PH: My first job was at a company called Tim Coppens, and it was really just like being dropped in the ocean and having to figure out a way to float. It was such a small company, so you were working on every single aspect in every department and you had to figure it out yourself. I really learned resilience and self-reliance from the experience. I'm confident in solving problems instead of being frustrated by them. My last job was with Phillip Lim. I was heading up a department there. It was a lot of work, but I learned so much about how to make the best product and be thoughtful about every single process and the way that you're doing things. It's so important to be open-minded in that way and not be so boxed in.
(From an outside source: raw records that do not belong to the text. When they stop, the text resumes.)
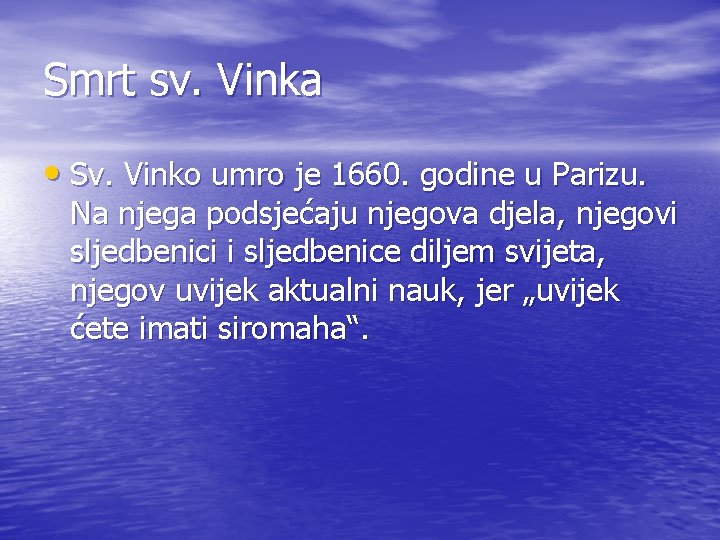 Smrt sv. Vinka

• Sv. Vinko umro je 1660. godine u Parizu. Na njega podsjećaju njegova djela, njegovi sljedbenici i sljedbenice diljem svijeta, njegov uvijek aktualni nauk, jer „uvijek ćete imati siromaha“.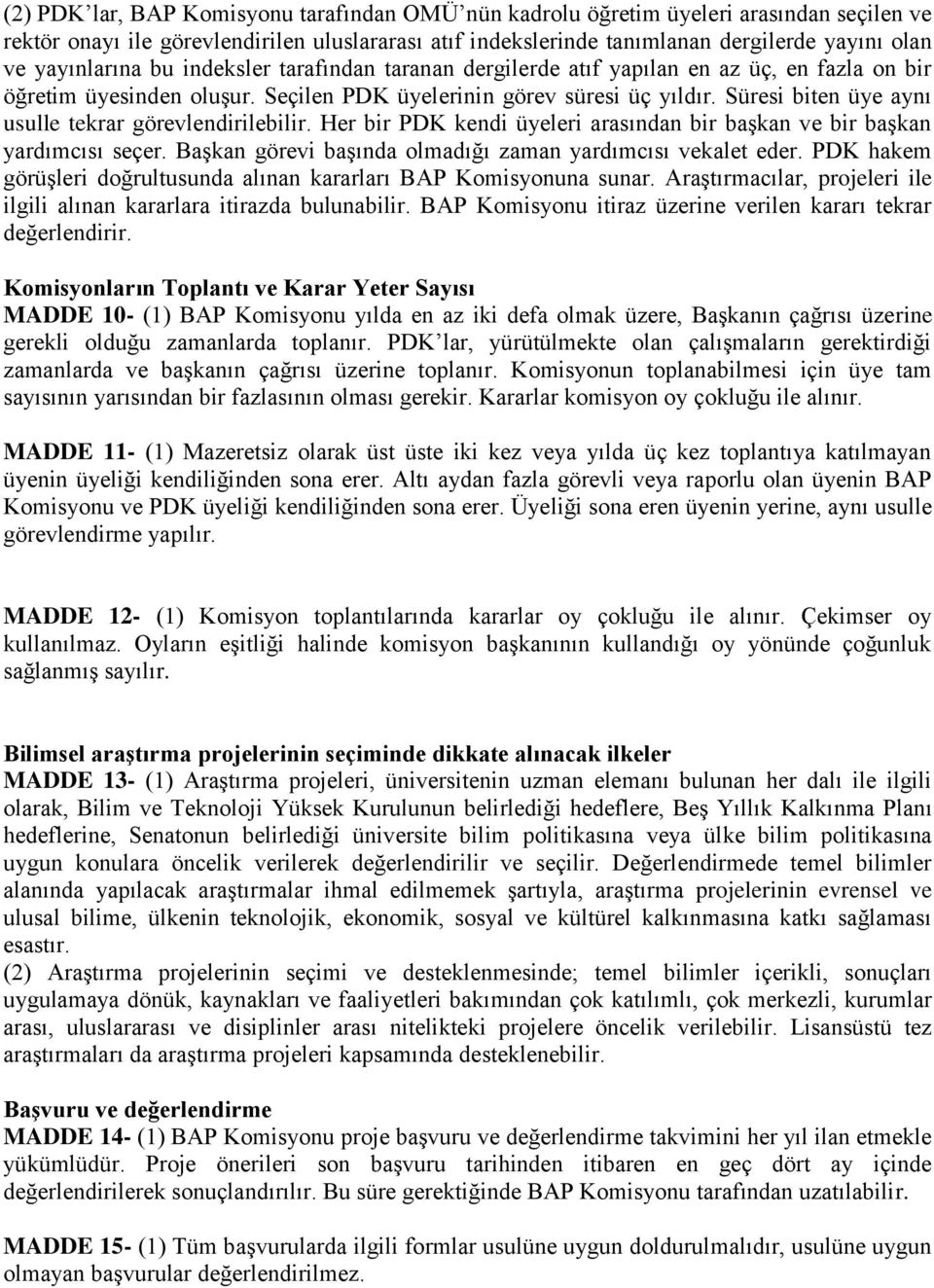 (2) PDK'lar, BAP Komisyonu tarafından OMÜ'nün kadrolu öğretim üyeleri arasından seçilen ve rektör onayı ile görevlendirilen uluslararası atıf indekslerinde tanımlanan dergilerde yayını olan ve yayınlarına bu indeksler tarafından taranan dergilerde atıf yapılan en az üç, en fazla on bir öğretim üyesinden oluşur. Seçilen PDK üyelerinin görev süresi üç yıldır. Süresi biten üye aynı usulle tekrar görevlendirilebilir. Her bir PDK kendi üyeleri arasından bir başkan ve bir başkan yardımcısı seçer. Başkan görevi başında olmadığı zaman yardımcısı vekalet eder. PDK hakem görüşleri doğrultusunda alınan kararları BAP Komisyonuna sunar. Araştırmacılar, projeleri ile ilgili alınan kararlara itirazda bulunabilir. BAP Komisyonu itiraz üzerine verilen kararı tekrar değerlendirir.

Komisyonların Toplantı ve Karar Yeter Sayısı
MADDE 10- (1) BAP Komisyonu yılda en az iki defa olmak üzere, Başkanın çağrısı üzerine gerekli olduğu zamanlarda toplanır. PDK'lar, yürütülmekte olan çalışmaların gerektirdiği zamanlarda ve başkanın çağrısı üzerine toplanır. Komisyonun toplanabilmesi için üye tam sayısının yarısından bir fazlasının olması gerekir. Kararlar komisyon oy çokluğu ile alınır.

MADDE 11- (1) Mazeretsiz olarak üst üste iki kez veya yılda üç kez toplantıya katılmayan üyenin üyeliği kendiliğinden sona erer. Altı aydan fazla görevli veya raporlu olan üyenin BAP Komisyonu ve PDK üyeliği kendiliğinden sona erer. Üyeliği sona eren üyenin yerine, aynı usulle görevlendirme yapılır.

MADDE 12- (1) Komisyon toplantılarında kararlar oy çokluğu ile alınır. Çekimser oy kullanılmaz. Oyların eşitliği halinde komisyon başkanının kullandığı oy yönünde çoğunluk sağlanmış sayılır.

Bilimsel araştırma projelerinin seçiminde dikkate alınacak ilkeler
MADDE 13- (1) Araştırma projeleri, üniversitenin uzman elemanı bulunan her dalı ile ilgili olarak, Bilim ve Teknoloji Yüksek Kurulunun belirlediği hedeflere, Beş Yıllık Kalkınma Planı hedeflerine, Senatonun belirlediği üniversite bilim politikasına veya ülke bilim politikasına uygun konulara öncelik verilerek değerlendirilir ve seçilir. Değerlendirmede temel bilimler alanında yapılacak araştırmalar ihmal edilmemek şartıyla, araştırma projelerinin evrensel ve ulusal bilime, ülkenin teknolojik, ekonomik, sosyal ve kültürel kalkınmasına katkı sağlaması esastır.
(2) Araştırma projelerinin seçimi ve desteklenmesinde; temel bilimler içerikli, sonuçları uygulamaya dönük, kaynakları ve faaliyetleri bakımından çok katılımlı, çok merkezli, kurumlar arası, uluslararası ve disiplinler arası nitelikteki projelere öncelik verilebilir. Lisansüstü tez araştırmaları da araştırma projeleri kapsamında desteklenebilir.

Başvuru ve değerlendirme
MADDE 14- (1) BAP Komisyonu proje başvuru ve değerlendirme takvimini her yıl ilan etmekle yükümlüdür. Proje önerileri son başvuru tarihinden itibaren en geç dört ay içinde değerlendirilerek sonuçlandırılır. Bu süre gerektiğinde BAP Komisyonu tarafından uzatılabilir.

MADDE 15- (1) Tüm başvurularda ilgili formlar usulüne uygun doldurulmalıdır, usulüne uygun olmayan başvurular değerlendirilmez.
It's hard when you're working with a bigger company where there's a more structural way of thinking. A smaller company is very flexible and you can make it your own way and constantly have to improve your process. That's a very good skill to have that I learned.
JH: We're working on our second collection, so we're definitely releasing something this summer. But going further ahead, we just want to collaborate more and tell more stories and keep on doing collections and doing what we love.
Disclaimer: This interview was edited for length and clarity.